1.1.3.5. Pekiştirme ve planlama: Psikolojik danışma, kısa bir pekiştirme ve planlama tanışmasıyla sona erdirilmektedir. Bu aşamadaki çalışmalarla danışana, bu aşamada çalışan gelecekteki olası gelişmeleri, psikolojik danışma deneyiminden elde ettiği sonuçların dışında değerlendirebilme becerisini pekiştirmektedir. Kendine ilişkin bir iç görü geliştirerek bu doğrultuda planlarını uygulamayı sınamaktadır. Sonuçta da amaçlanmış olan kendisi ve dünyasıyla uyum kurma yeteneğini kazanmış olmaktadır. 

 

1.2.           GRUPTA PSİKOLOJİK DANIŞMA VE REHBERLİK HİZMETLERİ[3]

 

Bu danışmayı danışman, grupta yüz yüze iletişimle gerçekleştirmektedir. Grupta psikolojik danışmada üyeler ( danışanlar ), zamanla öbür üyeler için birer danışman rolüne girmektedirler. Bu nedenle danışanların her bir grupta, danışmadan başka bir de arkadaşlarına karşı sorumluluk duymaktadır.

 

1.2.1.     Grupta Psikolojik Danışmayı Gerekli Kılan Nedenler

1)      Kişi bu danışmada, bir grubun üyesi olma, grup üyeleriyle birlikte olma, onlarca benimsenme, bağımsız olma duygusunu yaşama olanağı elde etmektedir.

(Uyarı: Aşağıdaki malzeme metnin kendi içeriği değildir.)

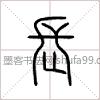 【长】字墨迹书法写法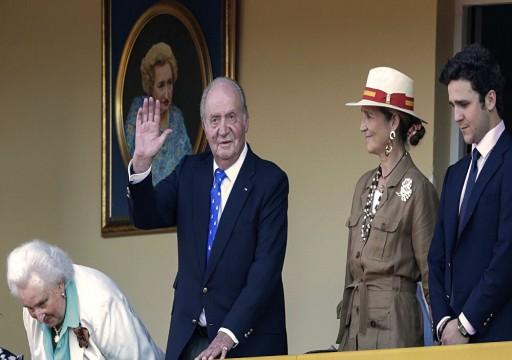 """إسبانيا تحقق مع ملكها السابق بتهم تنظيم عقد """"قطار الحرمين"""" في السعودية"""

2)      Kişi, grupta insanları daha iyi anlamayı öğrenmektedir.

3)      Başkalarının varlık ve olayları nasıl algıladıklarını görmektedir.

4)      Arkadaşlarıyla ilişki kurma, onlarla konuşma becerisini geliştirmektedir.

5)      Kişi kendinden farklı düşünen insanlara karşı saygılı olmayı öğrenme fırsatını elde etmektedir.

6)      Bireysel psikolojik danışmada kişi, danışmandan destek bulmaktadır. Grupta ise, kişinin daha çok arkadaş grubundan destek bulma olanağı vardır. Kişi, grupta ayrıca, danışma sürecine ağır ağır girebilme, tartışmalar sertleşince geri çekebilme olanağını elinde tutmaktadır. Böylece danışan, kendilerinin de aynı durumlarla karşılaştığına tanık olduğu kişilerle düşünce, duygu, değer ve sorunlarını daha rahat daha özgürce konuşabilmektedir.

7)      Grupta psikolojik danışmanın bir başka üstünlüğü de danışanın, danışmanla daha uzun süre bir arada kalabilmesidir. Benzer olarak, danışman içinde söz konusudur.

           

1.2.2.     Grupta Psikolojik Danışmanın  İlkeleri

 

Rehberlik ve psikolojik danışmanın ilkeleri, psikolojik danışmanın ilkeleri başlıkları altında verilmiş olan ilkelere burada da uyulmakla birlikte, bir de özellikle grupta psikolojik danışma sırasında uyulması gereken ilkeler vardır. Bunlar şöyle sıralanabilir.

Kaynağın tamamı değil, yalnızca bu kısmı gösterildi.